# [Problem to work on]
Copy the records below word for word. Stop after the line that contains "For direct inference, they".

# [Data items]
============

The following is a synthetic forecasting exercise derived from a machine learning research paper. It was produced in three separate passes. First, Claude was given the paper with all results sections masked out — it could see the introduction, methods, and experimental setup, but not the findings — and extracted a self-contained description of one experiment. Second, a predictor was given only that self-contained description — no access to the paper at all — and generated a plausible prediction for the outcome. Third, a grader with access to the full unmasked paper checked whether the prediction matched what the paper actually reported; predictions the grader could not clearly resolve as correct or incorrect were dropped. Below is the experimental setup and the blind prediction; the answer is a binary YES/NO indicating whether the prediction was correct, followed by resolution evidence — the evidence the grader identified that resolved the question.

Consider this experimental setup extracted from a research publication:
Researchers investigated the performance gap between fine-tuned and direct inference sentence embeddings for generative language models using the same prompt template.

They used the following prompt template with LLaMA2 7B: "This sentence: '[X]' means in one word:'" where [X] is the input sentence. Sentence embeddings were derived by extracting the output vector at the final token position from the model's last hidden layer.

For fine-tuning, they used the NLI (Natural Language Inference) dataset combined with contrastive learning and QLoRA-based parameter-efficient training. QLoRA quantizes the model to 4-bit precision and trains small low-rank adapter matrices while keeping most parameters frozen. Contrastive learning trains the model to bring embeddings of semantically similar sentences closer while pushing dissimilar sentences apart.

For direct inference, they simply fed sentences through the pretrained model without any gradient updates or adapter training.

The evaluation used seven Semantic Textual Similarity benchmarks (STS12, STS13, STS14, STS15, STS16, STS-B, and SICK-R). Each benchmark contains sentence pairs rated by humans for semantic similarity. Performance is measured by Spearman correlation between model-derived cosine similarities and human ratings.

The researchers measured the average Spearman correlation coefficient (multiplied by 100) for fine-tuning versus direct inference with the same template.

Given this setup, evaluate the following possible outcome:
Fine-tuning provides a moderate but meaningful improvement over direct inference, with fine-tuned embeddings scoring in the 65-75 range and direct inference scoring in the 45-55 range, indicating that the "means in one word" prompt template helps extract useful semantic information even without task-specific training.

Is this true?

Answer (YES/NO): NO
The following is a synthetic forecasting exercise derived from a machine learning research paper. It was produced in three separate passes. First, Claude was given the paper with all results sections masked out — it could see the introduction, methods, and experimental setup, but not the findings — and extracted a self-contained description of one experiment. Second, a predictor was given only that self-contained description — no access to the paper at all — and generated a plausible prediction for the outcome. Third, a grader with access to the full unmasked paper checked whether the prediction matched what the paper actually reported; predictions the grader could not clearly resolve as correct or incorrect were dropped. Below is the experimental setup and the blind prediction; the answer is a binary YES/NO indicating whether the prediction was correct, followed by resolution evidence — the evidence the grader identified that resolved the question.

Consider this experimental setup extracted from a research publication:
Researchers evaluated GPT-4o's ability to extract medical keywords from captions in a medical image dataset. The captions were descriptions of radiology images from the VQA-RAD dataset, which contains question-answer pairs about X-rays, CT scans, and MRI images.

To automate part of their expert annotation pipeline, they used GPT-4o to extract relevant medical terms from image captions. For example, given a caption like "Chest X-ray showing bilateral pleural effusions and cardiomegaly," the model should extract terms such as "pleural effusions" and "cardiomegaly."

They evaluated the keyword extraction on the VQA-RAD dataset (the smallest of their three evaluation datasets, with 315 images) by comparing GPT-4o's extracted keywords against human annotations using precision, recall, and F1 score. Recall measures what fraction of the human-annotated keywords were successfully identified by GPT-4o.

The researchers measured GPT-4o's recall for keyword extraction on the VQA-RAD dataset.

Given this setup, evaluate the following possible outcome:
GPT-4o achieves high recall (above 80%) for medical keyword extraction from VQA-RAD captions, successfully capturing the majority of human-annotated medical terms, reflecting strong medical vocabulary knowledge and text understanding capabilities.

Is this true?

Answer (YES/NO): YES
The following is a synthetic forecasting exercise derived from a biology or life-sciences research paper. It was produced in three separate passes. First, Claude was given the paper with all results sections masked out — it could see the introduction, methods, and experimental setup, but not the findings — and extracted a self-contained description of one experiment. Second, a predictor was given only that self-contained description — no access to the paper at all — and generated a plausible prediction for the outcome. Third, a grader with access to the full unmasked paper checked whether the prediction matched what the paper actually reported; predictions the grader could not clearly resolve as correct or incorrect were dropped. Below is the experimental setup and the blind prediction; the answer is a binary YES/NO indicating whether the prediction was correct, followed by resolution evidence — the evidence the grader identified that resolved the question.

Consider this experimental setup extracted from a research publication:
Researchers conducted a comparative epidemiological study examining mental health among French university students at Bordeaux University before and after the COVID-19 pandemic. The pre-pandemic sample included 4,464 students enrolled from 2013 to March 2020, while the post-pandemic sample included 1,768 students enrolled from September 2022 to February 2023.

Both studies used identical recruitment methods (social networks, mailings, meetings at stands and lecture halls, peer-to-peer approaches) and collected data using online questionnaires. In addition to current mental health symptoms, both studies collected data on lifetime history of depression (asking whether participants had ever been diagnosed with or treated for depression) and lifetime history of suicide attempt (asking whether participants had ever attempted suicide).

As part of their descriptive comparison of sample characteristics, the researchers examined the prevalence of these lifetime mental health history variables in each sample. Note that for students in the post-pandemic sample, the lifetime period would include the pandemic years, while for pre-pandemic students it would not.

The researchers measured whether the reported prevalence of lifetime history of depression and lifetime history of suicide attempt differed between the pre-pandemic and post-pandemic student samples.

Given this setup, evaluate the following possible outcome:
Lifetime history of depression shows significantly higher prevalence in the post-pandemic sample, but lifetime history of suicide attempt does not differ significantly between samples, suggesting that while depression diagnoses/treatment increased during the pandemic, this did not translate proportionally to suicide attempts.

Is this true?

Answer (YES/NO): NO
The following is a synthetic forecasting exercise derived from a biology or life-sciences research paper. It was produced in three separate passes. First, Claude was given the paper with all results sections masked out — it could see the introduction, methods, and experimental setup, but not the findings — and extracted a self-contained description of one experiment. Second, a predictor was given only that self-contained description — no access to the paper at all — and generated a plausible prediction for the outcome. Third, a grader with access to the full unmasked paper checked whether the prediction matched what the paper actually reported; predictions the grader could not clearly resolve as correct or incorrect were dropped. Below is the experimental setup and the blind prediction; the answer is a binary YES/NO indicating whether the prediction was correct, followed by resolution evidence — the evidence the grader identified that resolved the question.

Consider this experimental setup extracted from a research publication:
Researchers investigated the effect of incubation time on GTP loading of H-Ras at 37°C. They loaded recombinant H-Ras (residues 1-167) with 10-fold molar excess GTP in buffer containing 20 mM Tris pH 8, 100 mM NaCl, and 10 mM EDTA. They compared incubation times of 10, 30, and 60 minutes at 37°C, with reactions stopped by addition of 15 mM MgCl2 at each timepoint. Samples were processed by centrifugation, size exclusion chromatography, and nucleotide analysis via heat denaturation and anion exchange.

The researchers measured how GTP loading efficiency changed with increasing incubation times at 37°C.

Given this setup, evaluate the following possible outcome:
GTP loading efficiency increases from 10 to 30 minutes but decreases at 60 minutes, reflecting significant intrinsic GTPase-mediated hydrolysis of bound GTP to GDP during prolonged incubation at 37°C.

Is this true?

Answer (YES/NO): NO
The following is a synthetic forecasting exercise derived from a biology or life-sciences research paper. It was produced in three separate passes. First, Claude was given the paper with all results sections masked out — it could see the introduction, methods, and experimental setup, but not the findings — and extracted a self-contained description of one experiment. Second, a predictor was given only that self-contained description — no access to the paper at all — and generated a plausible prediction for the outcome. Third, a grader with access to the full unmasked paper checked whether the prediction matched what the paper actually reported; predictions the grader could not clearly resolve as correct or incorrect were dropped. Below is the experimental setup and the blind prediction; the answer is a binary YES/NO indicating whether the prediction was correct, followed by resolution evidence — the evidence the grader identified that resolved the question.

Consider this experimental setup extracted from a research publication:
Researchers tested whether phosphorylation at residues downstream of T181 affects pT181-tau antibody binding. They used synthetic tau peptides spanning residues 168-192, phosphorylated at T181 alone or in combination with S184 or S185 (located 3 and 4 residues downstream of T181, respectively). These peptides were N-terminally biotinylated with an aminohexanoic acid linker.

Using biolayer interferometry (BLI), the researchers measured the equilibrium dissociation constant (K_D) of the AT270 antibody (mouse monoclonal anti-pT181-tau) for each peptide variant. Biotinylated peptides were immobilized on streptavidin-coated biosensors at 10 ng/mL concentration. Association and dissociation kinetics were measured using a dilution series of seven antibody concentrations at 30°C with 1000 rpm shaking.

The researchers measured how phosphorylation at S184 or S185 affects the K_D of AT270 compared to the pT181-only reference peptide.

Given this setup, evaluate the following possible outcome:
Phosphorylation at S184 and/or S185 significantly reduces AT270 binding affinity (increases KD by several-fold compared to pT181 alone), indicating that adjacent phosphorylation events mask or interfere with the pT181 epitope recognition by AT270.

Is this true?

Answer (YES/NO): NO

============

# [Result]
The following is a synthetic forecasting exercise derived from a machine learning research paper. It was produced in three separate passes. First, Claude was given the paper with all results sections masked out — it could see the introduction, methods, and experimental setup, but not the findings — and extracted a self-contained description of one experiment. Second, a predictor was given only that self-contained description — no access to the paper at all — and generated a plausible prediction for the outcome. Third, a grader with access to the full unmasked paper checked whether the prediction matched what the paper actually reported; predictions the grader could not clearly resolve as correct or incorrect were dropped. Below is the experimental setup and the blind prediction; the answer is a binary YES/NO indicating whether the prediction was correct, followed by resolution evidence — the evidence the grader identified that resolved the question.

Consider this experimental setup extracted from a research publication:
Researchers investigated the performance gap between fine-tuned and direct inference sentence embeddings for generative language models using the same prompt template.

They used the following prompt template with LLaMA2 7B: "This sentence: '[X]' means in one word:'" where [X] is the input sentence. Sentence embeddings were derived by extracting the output vector at the final token position from the model's last hidden layer.

For fine-tuning, they used the NLI (Natural Language Inference) dataset combined with contrastive learning and QLoRA-based parameter-efficient training. QLoRA quantizes the model to 4-bit precision and trains small low-rank adapter matrices while keeping most parameters frozen. Contrastive learning trains the model to bring embeddings of semantically similar sentences closer while pushing dissimilar sentences apart.

For direct inference, they simply fed sentences through the pretrained model without any gradient updates or adapter training.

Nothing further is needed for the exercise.